鍵盤シールを少しずつ外していくには、どのような順番がよいのでしょうか

レッスンを続けていく中で、生徒さんから
「そろそろ鍵盤シールなしで弾けるようになりたいです」
「少しずつシールを外していきたいです」
というご希望をいただくことがあります。

これはとても前向きなお気持ちであり、成長の証でもあります。
ただ、ここで大切なのは、どの順番で外していくかです。
外し方によって、弾きやすさも、その後の上達のスピードも大きく変わってきます。

これまで本当にさまざまな方に試していただき、「どうすれば無理なく、できるだけ早くシールなしに近づけるか」を見てまいりました。
その中で、ひとつはっきりしていることがあります。

右手は、いっぺんに外したほうが弾きやすい

まず右手のエリアです。
「ドレミのあたりから少しずつ外したいのですが、どの音から外せばよいですか」と尋ねられることがあります。

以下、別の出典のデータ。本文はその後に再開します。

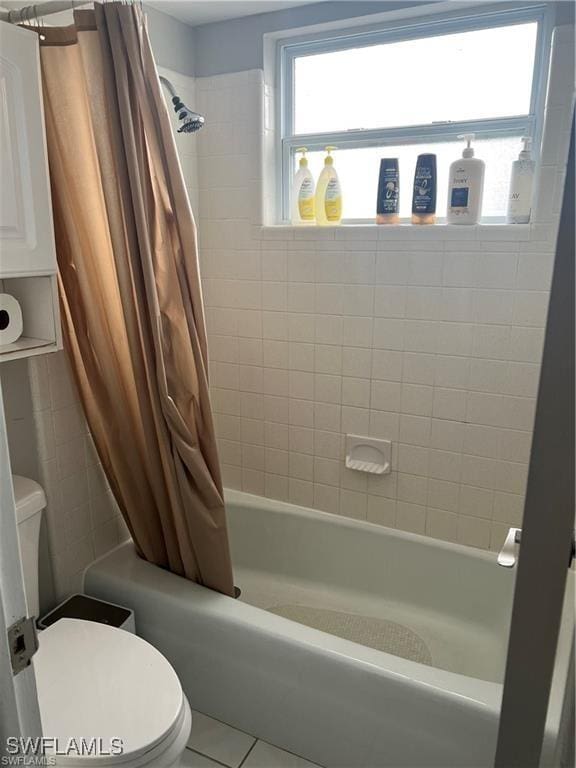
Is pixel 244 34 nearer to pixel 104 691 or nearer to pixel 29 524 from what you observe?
pixel 29 524

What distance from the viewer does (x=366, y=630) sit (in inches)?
81.0

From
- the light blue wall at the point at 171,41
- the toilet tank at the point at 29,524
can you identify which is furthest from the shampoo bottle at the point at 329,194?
the toilet tank at the point at 29,524

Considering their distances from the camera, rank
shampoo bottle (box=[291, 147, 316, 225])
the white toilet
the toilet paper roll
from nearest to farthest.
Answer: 1. the white toilet
2. the toilet paper roll
3. shampoo bottle (box=[291, 147, 316, 225])

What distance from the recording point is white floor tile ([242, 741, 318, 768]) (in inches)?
63.4

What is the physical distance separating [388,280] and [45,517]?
141 cm

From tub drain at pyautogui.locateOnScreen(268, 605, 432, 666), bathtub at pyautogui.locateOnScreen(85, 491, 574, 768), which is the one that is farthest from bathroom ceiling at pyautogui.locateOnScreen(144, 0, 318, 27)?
tub drain at pyautogui.locateOnScreen(268, 605, 432, 666)

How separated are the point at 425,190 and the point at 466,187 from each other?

けれども、右手については、実は一つずつ外すより、いっぺんに外したほうが弾きやすい
のです。

つまり、
ド・レ・ミ・ファ・ソ・ラ・シ・ドをまとめて外す
という方法です。

少し意外に思われるかもしれませんが、案外このほうが自然に弾けるようになります。
一部だけ残っていると、かえって目がそこに頼ってしまい、全体の流れで音をつかみにくくなることがあるのです。
それよりも、右手は思い切って全部外してしまったほうが、鍵盤全体の位置関係で捉えやすくなります。

左手は、まずC・F・Gを残す

一方で、左手は少し考え方が違います。
左手のエリアは、まずC・F・Gは残しておくのがよいです。

では、左手のシールを減らしていくときは、どうすればよいのでしょうか。
ここで迷われる方が多いのです。

たとえば、
「よく使うC・F・Gこそ外したほうがよいのではないか」
と思われるかもしれません。
あるいは、
「それ以外を残して、C・F・Gだけ先に取るほうが練習になるのでは」
と考えられる方もいらっしゃるでしょう。

けれども、実際にはその逆です。
C・F・Gは残し、それ以外を外す
この順番が、最も上達が早いのです。

つまり、左手は
AやBなど、C・F・G以外のシールを先に外していく
という方法になります。

なぜかと言われると、説明しきれない部分もあるのですが、実際の現場ではこの方法がとても効果的です。
左手は伴奏の土台になることが多く、C・F・Gがひとつの目安として残っていることで、安心して弾き進めやすくなるのです。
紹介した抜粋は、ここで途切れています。